## start Data shown
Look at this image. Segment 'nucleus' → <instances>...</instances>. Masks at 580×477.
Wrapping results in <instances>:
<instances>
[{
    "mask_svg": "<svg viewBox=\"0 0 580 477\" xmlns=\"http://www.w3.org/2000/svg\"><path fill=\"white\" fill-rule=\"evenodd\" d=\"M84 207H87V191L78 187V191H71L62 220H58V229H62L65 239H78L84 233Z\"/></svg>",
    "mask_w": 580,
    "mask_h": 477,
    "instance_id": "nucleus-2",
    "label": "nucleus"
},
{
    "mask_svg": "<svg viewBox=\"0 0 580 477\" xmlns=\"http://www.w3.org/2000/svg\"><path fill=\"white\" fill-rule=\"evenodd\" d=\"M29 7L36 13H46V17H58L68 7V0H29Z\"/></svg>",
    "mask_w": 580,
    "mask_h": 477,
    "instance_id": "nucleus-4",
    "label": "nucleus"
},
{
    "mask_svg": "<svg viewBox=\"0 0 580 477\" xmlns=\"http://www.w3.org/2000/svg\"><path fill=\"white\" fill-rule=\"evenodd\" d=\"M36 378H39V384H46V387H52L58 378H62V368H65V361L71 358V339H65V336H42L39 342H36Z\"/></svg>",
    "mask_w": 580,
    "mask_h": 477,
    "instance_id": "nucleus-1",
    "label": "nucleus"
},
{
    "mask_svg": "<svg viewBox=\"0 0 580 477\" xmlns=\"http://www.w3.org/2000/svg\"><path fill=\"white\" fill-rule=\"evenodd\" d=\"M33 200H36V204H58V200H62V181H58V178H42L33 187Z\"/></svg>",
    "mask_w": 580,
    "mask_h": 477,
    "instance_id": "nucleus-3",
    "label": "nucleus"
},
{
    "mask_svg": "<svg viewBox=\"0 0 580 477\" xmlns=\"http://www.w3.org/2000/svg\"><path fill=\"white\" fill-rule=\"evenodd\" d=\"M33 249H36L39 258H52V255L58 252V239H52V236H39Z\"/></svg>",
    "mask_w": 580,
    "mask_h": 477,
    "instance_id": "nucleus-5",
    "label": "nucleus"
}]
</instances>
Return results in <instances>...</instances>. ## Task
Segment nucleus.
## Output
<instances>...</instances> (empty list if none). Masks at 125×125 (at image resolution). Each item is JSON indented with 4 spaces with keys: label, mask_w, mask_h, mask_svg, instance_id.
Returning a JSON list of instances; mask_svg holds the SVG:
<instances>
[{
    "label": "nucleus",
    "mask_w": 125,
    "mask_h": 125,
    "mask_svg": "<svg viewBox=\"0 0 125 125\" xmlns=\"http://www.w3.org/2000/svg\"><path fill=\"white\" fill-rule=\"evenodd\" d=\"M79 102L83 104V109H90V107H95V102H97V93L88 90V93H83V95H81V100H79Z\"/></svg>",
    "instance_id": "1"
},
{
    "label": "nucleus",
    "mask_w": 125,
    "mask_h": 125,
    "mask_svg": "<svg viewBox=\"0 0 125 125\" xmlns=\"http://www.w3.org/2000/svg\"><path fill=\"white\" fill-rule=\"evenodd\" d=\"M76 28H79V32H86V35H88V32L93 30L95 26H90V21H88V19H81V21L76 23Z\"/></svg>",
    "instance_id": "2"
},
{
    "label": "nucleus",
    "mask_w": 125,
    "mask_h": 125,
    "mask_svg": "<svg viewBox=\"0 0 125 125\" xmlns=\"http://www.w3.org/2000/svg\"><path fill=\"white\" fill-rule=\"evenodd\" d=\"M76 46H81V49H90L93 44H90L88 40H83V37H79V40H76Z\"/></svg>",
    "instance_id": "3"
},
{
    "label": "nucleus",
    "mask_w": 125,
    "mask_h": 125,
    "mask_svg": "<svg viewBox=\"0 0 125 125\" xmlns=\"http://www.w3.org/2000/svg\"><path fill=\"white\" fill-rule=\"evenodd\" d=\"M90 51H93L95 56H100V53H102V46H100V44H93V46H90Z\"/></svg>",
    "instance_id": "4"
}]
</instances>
## end Data shown
**Short exercise**. Could you copy out every one of the lines above verbatim, changing nothing?

**Answer for this exercise**.
Look at this image. Segment 'nucleus' → <instances>...</instances>. Masks at 580×477.
Wrapping results in <instances>:
<instances>
[{
    "mask_svg": "<svg viewBox=\"0 0 580 477\" xmlns=\"http://www.w3.org/2000/svg\"><path fill=\"white\" fill-rule=\"evenodd\" d=\"M84 207H87V191L78 187V191H71L62 220H58V229H62L65 239H78L84 233Z\"/></svg>",
    "mask_w": 580,
    "mask_h": 477,
    "instance_id": "nucleus-2",
    "label": "nucleus"
},
{
    "mask_svg": "<svg viewBox=\"0 0 580 477\" xmlns=\"http://www.w3.org/2000/svg\"><path fill=\"white\" fill-rule=\"evenodd\" d=\"M29 7L36 13H46V17H58L68 7V0H29Z\"/></svg>",
    "mask_w": 580,
    "mask_h": 477,
    "instance_id": "nucleus-4",
    "label": "nucleus"
},
{
    "mask_svg": "<svg viewBox=\"0 0 580 477\" xmlns=\"http://www.w3.org/2000/svg\"><path fill=\"white\" fill-rule=\"evenodd\" d=\"M36 378H39V384H46V387H52L58 378H62V368H65V361L71 358V339H65V336H42L39 342H36Z\"/></svg>",
    "mask_w": 580,
    "mask_h": 477,
    "instance_id": "nucleus-1",
    "label": "nucleus"
},
{
    "mask_svg": "<svg viewBox=\"0 0 580 477\" xmlns=\"http://www.w3.org/2000/svg\"><path fill=\"white\" fill-rule=\"evenodd\" d=\"M33 200H36V204H58V200H62V181H58V178H42L33 187Z\"/></svg>",
    "mask_w": 580,
    "mask_h": 477,
    "instance_id": "nucleus-3",
    "label": "nucleus"
},
{
    "mask_svg": "<svg viewBox=\"0 0 580 477\" xmlns=\"http://www.w3.org/2000/svg\"><path fill=\"white\" fill-rule=\"evenodd\" d=\"M33 249H36L39 258H52V255L58 252V239H52V236H39Z\"/></svg>",
    "mask_w": 580,
    "mask_h": 477,
    "instance_id": "nucleus-5",
    "label": "nucleus"
}]
</instances>
Return results in <instances>...</instances>. ## Task
Segment nucleus.
## Output
<instances>...</instances> (empty list if none). Masks at 125×125 (at image resolution). Each item is JSON indented with 4 spaces with keys: label, mask_w, mask_h, mask_svg, instance_id.
Returning a JSON list of instances; mask_svg holds the SVG:
<instances>
[{
    "label": "nucleus",
    "mask_w": 125,
    "mask_h": 125,
    "mask_svg": "<svg viewBox=\"0 0 125 125\" xmlns=\"http://www.w3.org/2000/svg\"><path fill=\"white\" fill-rule=\"evenodd\" d=\"M79 102L83 104V109H90V107H95V102H97V93L88 90V93H83V95H81V100H79Z\"/></svg>",
    "instance_id": "1"
},
{
    "label": "nucleus",
    "mask_w": 125,
    "mask_h": 125,
    "mask_svg": "<svg viewBox=\"0 0 125 125\" xmlns=\"http://www.w3.org/2000/svg\"><path fill=\"white\" fill-rule=\"evenodd\" d=\"M76 28H79V32H86V35H88V32L93 30L95 26H90V21H88V19H81V21L76 23Z\"/></svg>",
    "instance_id": "2"
},
{
    "label": "nucleus",
    "mask_w": 125,
    "mask_h": 125,
    "mask_svg": "<svg viewBox=\"0 0 125 125\" xmlns=\"http://www.w3.org/2000/svg\"><path fill=\"white\" fill-rule=\"evenodd\" d=\"M76 46H81V49H90L93 44H90L88 40H83V37H79V40H76Z\"/></svg>",
    "instance_id": "3"
},
{
    "label": "nucleus",
    "mask_w": 125,
    "mask_h": 125,
    "mask_svg": "<svg viewBox=\"0 0 125 125\" xmlns=\"http://www.w3.org/2000/svg\"><path fill=\"white\" fill-rule=\"evenodd\" d=\"M90 51H93L95 56H100V53H102V46H100V44H93V46H90Z\"/></svg>",
    "instance_id": "4"
}]
</instances>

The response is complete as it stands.